Beyond the starting point of Reyes and Kelly, it’s tough to pin down just how much more value to add. Tyler O’Neill would seem to be the most tradeable asset, but the Mariners just traded him away last season. They might not feel he’s a good fit for their park, or just not like him that well. At the very least, trading for a player you sent away less than a year earlier feels like bad PR, so maybe he’s a no-go.
The Mariners seem to have settled on elite outfield defense as one of their core competencies, which is perhaps not surprising given the realities of their ballpark. Adolis Garcia or Randy Arozarena both fit the bill, with Oscar Mercado more of a hitting question mark. Probably one of Garcia or Arozarena would have to be included.
That’s still a little light, though, if we’re looking for a package no other team would be willing to top. Probably you need another solid arm, Hudson or Helsley, maybe Gomber would be enough to get it done. It would be a steep price to pay, Reyes/Kelly/Garcia/Helsley, but solving third base at a near-all star level for the next several years would be a big deal. Whether or not the actual upgrade would be large enough to justify gutting the system to that extent is a slightly tougher question to answer.

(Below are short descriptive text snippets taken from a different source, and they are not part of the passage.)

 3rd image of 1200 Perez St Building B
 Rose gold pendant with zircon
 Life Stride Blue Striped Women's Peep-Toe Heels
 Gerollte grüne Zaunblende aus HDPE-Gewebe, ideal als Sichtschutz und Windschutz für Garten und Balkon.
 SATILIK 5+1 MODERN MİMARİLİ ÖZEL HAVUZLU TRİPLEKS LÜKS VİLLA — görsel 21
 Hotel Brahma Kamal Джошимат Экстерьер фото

There’s one other interesting idea to consider: if the Cardinals really wanted to expand the deal out and make it a blockbuster, they could try to acquire both Seager and Paxton, possible converting Paxton into that all-world bullpen weapon teams seem to be dreaming of at the moment. In that scenario, I would expect you might have to move Kolten Wong as part of the deal, as his contract is friendly enough he’s very valuable, even if he’s somewhat frustrating as a player. I’d still go Reyes/Kelly/Adolis Garcia, but you’d probably have to add Wong and then maybe even swap in whatever trade value you could get from Matt Carpenter on top of the package. Bring Max Schrock up to replace Wong, slot Seager in as the regular third baseman, and send everything you could get for Carpenter along with your best pitching prospect, top catching prospect, and one of your two best outfield prospects (plus Wong), to Seattle in return. I don’t know how much better such a team would be, but it’s certainly a grand idea.

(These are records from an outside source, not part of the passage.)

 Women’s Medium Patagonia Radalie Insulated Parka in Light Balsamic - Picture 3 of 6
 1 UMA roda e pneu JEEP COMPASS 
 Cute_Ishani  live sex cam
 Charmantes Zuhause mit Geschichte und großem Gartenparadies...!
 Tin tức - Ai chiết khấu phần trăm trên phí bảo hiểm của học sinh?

In the end, this is, of course, all hypothetical, as we don’t really know what’s going to happen with the Seattle Mariners. But we do know that the Cardinals tried very hard this offseason to acquire a major upgrade at third base, and while having both Carpenter and Jose Martinez in the lineup at the same time is a boon for the offense, third remains the spot one could most easily see a franchise cornerstone upgrade being made. The Blue Jays look to me as if they’re going to hang in this season to the point they won’t be moving the guy the Cards seem to covet the most. If the Mariners were to fall out of the race and decide to change course, there will be a feeding frenzy of teams flocking to pick the carcass clean. The Redbirds are in as good a position as any team in baseball to offer a package of talent that would have to appeal to a club staring down a painful and potentially very long rebuild.

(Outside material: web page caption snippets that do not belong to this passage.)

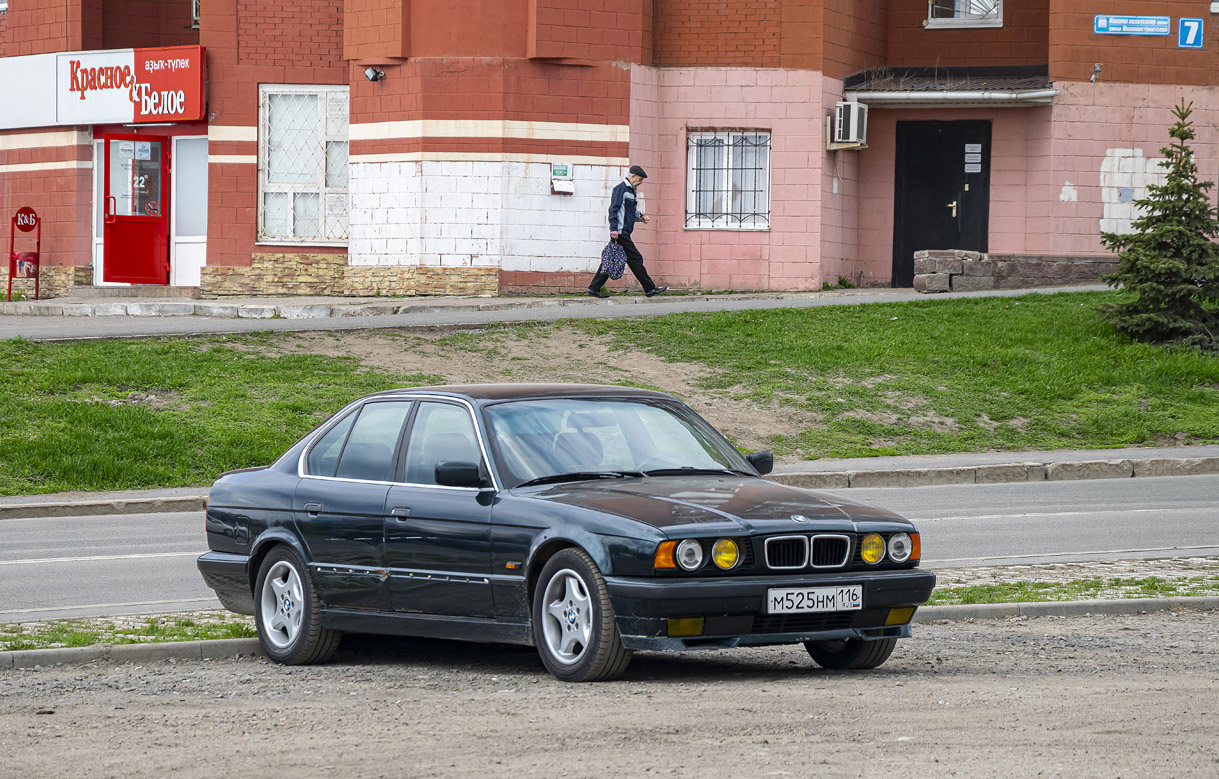 Башкортостан, № М 525 НМ 116 — BMW 5 Series (E34) '87-96; Татарстан — Вне региона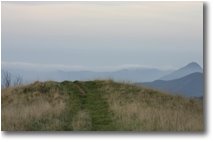 Foto Crocefieschi&Vobbia - Panorami - Percorso di crinale: a sera l’assalto delle nebbie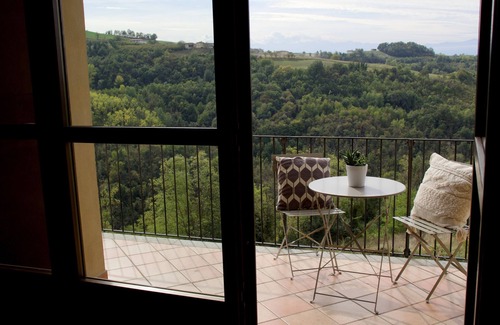 Roddino Villa | Casa Divino with private Pool Piemonte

If the Mariners were willing to bite the bullet now and rip the bandage off quickly, they could conceivably get ~50-60% of a rebuild done with just the assets they have on the roster right now, I believe. I don’t know if they will, but they’re probably the club that bears the most watching, as their future would seem to be balanced on a knife edge. If they fall, there could potentially be a windfall of players hitting the market this year.